L’action se déroule en avril 1941, en Yougoslavie, à la veille de l’occupation allemande. Une dizaine de personnes montent dans un bus pour se rendre dans la capitale : un ancien combattant, un chanteur de charme, un couple de jeunes mariés, deux musiciens tziganes, un chasseur, un tuberculeux, un journaliste germanophile…. Le véhicule, en piteux état, propriété de Miško Krstić, conduit par son propre fils, un simple d’esprit, rencontrera sur son chemin bien des obstacles avant d’arriver à destination.
Qui chante là bas ? a été sélectionné dans la section Cannes Classics du Festival de Cannes 2020. À l’occasion de la réouverture des salles, Malavida a la bonne idée de le ressortir dans un circuit de quelques cinémas d’art et d’essai.

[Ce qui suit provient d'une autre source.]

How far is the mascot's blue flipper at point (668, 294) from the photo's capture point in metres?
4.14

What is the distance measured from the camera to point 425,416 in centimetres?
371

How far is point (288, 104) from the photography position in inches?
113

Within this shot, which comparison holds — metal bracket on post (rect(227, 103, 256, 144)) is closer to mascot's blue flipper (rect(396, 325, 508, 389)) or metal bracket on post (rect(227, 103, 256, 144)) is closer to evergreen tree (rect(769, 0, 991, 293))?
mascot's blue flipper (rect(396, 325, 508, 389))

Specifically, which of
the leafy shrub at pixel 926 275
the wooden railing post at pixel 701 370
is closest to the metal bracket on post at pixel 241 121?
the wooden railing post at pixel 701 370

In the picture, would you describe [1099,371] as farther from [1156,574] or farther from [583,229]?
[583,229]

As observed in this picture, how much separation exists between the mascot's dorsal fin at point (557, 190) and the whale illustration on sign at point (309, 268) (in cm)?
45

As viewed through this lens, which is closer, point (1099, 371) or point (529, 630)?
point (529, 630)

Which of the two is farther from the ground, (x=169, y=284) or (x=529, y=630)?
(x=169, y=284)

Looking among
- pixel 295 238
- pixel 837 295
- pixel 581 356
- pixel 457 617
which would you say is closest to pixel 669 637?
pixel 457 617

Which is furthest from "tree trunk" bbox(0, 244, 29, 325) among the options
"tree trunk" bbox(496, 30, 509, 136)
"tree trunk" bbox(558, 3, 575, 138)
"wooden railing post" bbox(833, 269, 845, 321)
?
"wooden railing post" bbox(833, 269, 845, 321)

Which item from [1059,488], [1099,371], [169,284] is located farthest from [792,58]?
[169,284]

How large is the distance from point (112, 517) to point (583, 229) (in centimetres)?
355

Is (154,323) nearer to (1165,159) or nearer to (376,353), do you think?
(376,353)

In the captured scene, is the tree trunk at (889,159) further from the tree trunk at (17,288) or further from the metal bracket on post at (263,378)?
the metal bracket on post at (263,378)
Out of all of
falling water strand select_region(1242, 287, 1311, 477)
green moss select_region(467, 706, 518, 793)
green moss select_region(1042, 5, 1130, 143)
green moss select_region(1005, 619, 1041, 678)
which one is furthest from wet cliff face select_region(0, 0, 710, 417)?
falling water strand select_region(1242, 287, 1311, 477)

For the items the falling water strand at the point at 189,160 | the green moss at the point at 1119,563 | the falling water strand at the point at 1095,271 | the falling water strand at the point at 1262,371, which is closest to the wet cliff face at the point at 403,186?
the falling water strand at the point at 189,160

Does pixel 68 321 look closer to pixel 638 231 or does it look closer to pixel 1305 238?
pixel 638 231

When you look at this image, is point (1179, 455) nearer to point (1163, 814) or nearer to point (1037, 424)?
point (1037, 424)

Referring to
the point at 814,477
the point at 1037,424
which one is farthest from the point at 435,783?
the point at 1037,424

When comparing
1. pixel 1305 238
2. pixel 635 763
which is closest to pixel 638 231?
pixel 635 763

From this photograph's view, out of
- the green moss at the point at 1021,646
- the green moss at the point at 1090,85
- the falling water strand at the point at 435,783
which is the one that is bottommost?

Ce film yougoslave de 1980 nous rappelle le dynamisme et la créativité du cinéma de ce pays qui, sous Tito, s’enorgueillissait de posséder les meilleurs écoles de dessins animés, qui organisait un grand festival annuel et où le cinéma était une matière enseignée dans le secondaire.
Quand on regarde aujourd’hui Qui chante là bas ? on pense immanquablement à Emir Kusturica. Slobodan Šijan n’est son aîné que de quelques années. Les deux réalisateurs ont le même scénariste, Dušan Kovačević, quand ils tournent Qui chante là bas ? au début des années quatre-vingt et Underground quinze ans plus tard. Les deux oeuvres présentent de nombreuses ressemblances formelles et substantielles. Chez Šijan comme chez Kusturica, la musique, qui emprunte aux rythmes endiablés du folklore tzigane, est une actrice du film à part entière. Les histoires qu’ils racontent sont traversées d’un humour souvent grotesque et très cartoonesque. Le sujet qu’ils traitent est celui de l’impossible vivre-ensemble yougoslave.
Dans Underground, Kusturica évoque l’éclatement de la Yougoslavie. On aurait pu penser, en lisant le résumé de Qui chante là bas ? qu’il y serait au contraire question de la construction d’une identité nationale pour faire front face à l’invasion allemande. Comme Maupassant dans Boule de Suif, comme John Ford dans La Chevauchée fantastique, Šijan convoque dans un lieu clos un échantillon de la population yougoslave. Découvrira-t-il au-delà des conflits qui l’opposent ce qui la réunit ? Saura-t-il dépasser ses clivages pour faire front face à l’ennemi nazi ? C’est ce qu’on aurait volontiers imaginé d’un film tourné en plein titisme. La réponse qu’on découvre à la dernière image est étonnante.